James' Tip:  If you are not using sky illumination you may have trouble getting shadows looking anything but dark.  Try GI (Global Illumination) and forcing FG (Final Gather) on (not auto)  (more the FG than the GI).   "It's the only way of achieving lighter shadows if you don't want the generic mental ray background (Sun & Sky setting). I also use the logarithmic exposure control over the automatic."   You can see the Globe button lit up for GI to tell you it's on as the settings display whether it's on or off (no greying out functionality here).  The interface design is rather poor on a number of the palletes in 2009 and I don't think it's really improved in 2011.  Be aware too that these two settings will greatly increase your render times.  For my day to day images I will not use them but if I am trying to render higher resolution and better quality for special shots I will turn them on, set the render to go when I turn the lights out and hopefully in the morning I am greeted with a fabulous image.                                                                                                                          If you are using RPC content then you may be warned to alter your Physical Scale setting.  Be good if the defaults were set already.  James thinks it's 1100.  I thought I read 600.    Oh!   this pallet is raised by the command RPref  .   Sunproperties will open the sun pallete (I've alised it to Sun).

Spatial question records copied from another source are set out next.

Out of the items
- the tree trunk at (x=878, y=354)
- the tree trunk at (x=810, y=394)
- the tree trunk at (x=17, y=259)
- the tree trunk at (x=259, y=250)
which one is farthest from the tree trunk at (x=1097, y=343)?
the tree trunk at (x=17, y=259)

Other settings I know to mess with: If you have lots of RAM, you can try setting your memory limit higher than the default 1048.  With 3.5Gb I have used 1800 but 2000 will crash.  My home system with 2Gb will not get above 1600 (if I am lucky to get that).  If you can get to 64bit and lots more RAM you will have better success trying to render larger images.    At the top you can select from the presets.  Medium will give you a reasonable quick render (5-20mins) but High or presentation turn on FG & GI and alter some of the other settings so only use them when you are ready for the final render.  Of course the render time is greatly effected by what you are rendering, the materials applied, transparency, reflectively and the settings you have applied.  When experimenting don't work on that 18 storey building!  Try something small, even a few masselement boxes on a floor so you can get quick feedback.